The exercise. Edit the lines from the one containing "In the context" up to and including the one containing "Answer: [449,385] → [284,16] → [548,150]", replacing "objects" with "items" and leaving everything else unchanged. Give back only those lines.

Entries from a dataset
▶

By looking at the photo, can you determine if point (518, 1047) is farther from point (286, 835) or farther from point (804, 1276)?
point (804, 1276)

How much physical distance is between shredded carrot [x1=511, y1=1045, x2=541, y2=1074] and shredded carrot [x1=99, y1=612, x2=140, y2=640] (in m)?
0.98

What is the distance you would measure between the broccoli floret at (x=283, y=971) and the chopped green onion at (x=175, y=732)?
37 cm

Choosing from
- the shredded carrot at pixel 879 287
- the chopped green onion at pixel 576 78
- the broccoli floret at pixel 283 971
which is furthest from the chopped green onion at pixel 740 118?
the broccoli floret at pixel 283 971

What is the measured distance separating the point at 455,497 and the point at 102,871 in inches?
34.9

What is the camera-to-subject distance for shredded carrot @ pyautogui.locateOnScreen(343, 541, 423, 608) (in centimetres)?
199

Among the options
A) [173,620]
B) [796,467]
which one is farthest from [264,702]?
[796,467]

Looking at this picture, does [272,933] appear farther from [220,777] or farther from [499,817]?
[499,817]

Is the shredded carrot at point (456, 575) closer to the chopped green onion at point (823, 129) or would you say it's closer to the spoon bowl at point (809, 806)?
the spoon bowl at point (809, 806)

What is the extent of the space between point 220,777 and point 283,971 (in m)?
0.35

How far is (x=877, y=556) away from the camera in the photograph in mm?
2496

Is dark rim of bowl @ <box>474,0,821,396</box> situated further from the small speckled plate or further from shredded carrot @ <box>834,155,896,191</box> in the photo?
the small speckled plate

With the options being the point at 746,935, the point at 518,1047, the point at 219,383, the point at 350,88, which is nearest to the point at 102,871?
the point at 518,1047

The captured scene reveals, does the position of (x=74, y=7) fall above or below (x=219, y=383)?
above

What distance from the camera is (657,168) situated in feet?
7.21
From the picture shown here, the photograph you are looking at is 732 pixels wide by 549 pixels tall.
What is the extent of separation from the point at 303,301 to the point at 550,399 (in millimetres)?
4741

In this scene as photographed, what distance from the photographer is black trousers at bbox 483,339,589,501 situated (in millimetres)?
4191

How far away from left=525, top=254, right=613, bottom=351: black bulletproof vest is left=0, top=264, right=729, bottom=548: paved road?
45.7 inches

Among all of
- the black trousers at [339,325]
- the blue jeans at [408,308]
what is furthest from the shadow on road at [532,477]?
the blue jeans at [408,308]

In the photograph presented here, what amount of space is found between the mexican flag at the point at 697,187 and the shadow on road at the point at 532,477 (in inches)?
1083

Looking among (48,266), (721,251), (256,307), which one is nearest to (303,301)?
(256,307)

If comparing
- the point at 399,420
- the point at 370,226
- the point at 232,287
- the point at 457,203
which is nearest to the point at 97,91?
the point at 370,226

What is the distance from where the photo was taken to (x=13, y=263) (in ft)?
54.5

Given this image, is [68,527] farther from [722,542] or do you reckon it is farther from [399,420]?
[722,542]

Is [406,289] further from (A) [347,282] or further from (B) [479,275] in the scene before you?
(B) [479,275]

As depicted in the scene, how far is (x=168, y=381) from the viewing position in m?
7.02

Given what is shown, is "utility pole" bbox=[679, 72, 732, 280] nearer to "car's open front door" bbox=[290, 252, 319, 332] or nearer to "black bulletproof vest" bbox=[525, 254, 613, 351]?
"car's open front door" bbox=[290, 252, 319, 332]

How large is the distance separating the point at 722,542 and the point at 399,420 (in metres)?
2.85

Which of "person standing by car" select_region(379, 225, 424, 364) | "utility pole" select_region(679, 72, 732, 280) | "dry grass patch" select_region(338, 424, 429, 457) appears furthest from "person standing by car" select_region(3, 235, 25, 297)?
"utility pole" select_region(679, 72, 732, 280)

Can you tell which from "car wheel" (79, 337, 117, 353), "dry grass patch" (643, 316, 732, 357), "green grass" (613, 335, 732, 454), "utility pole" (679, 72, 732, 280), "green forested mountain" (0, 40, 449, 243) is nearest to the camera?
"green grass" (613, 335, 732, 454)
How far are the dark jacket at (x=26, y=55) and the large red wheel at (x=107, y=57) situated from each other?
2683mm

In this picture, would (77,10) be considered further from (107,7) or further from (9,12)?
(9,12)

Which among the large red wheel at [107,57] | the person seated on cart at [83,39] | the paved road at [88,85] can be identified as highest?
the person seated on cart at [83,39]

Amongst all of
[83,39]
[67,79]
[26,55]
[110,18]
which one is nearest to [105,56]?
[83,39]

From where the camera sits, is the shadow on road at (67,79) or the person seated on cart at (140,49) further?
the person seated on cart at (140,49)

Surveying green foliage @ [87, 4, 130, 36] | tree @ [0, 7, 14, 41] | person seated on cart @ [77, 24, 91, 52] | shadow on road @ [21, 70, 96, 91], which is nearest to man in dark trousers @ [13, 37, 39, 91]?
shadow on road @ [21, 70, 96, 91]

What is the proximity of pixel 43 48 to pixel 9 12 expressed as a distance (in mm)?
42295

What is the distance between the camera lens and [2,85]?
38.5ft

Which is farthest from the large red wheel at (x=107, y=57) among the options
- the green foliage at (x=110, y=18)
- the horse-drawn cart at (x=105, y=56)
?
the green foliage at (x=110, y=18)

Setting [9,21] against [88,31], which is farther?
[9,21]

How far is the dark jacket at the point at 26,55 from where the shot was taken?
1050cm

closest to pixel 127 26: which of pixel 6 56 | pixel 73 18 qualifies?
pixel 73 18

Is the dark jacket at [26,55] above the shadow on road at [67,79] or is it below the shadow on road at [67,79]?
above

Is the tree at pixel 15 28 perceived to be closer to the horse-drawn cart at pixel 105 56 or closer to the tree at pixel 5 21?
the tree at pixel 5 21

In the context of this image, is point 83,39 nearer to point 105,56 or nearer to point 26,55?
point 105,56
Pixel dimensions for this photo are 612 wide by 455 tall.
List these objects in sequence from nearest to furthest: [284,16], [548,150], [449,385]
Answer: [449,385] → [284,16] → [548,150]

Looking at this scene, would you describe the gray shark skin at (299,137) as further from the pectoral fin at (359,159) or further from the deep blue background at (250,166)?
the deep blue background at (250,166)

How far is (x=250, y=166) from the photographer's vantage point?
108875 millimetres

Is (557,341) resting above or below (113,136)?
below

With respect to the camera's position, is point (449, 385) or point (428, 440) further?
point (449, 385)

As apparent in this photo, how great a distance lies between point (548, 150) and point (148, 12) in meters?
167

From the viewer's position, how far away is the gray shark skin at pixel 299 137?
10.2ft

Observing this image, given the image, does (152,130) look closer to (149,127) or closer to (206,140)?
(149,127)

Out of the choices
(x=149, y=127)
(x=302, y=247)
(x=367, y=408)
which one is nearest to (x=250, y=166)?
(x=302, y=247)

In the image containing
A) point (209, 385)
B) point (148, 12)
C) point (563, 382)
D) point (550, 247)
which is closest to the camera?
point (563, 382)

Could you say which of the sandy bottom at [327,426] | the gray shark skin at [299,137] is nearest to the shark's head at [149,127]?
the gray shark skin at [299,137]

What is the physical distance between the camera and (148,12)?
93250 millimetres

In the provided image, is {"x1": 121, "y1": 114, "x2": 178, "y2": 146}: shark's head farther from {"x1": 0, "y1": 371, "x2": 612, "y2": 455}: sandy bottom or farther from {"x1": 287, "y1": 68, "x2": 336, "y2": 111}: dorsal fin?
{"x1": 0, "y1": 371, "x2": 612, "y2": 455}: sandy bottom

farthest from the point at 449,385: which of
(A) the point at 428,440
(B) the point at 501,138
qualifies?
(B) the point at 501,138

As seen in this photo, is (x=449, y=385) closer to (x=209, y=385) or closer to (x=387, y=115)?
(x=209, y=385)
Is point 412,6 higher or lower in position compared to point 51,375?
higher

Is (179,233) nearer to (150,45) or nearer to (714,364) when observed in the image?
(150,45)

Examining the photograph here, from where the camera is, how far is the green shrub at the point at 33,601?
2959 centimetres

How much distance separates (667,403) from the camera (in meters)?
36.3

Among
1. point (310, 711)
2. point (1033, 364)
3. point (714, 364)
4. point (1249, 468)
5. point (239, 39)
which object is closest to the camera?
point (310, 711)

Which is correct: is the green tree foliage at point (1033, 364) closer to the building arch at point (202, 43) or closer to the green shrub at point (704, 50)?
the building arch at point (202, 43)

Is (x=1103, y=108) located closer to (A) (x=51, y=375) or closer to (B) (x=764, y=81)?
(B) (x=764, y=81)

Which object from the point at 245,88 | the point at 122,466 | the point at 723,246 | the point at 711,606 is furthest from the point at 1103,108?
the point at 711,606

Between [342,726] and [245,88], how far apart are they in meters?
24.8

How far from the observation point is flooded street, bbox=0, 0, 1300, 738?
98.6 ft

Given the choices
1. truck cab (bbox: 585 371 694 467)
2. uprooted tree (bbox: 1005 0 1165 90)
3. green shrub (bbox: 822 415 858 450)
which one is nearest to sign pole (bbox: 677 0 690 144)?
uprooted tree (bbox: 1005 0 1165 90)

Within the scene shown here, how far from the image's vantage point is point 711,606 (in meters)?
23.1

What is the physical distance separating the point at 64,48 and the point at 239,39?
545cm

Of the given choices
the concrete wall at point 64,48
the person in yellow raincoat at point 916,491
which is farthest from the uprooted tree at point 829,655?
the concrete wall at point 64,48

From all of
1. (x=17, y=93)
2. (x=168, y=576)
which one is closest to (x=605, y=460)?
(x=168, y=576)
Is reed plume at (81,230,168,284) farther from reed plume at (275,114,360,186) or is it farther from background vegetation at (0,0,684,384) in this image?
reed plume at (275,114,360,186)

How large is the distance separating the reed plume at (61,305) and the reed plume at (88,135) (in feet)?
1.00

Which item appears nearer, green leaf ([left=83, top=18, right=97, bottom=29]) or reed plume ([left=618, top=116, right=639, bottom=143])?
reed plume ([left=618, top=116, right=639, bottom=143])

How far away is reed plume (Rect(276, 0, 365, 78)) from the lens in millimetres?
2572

◀

Answer to this exercise.
In the context of this image, is point 83,39 nearer to point 105,56 or nearer to point 26,55?
point 105,56
Pixel dimensions for this photo are 612 wide by 455 tall.
List these items in sequence from nearest to furthest: [284,16], [548,150], [449,385]
Answer: [449,385] → [284,16] → [548,150]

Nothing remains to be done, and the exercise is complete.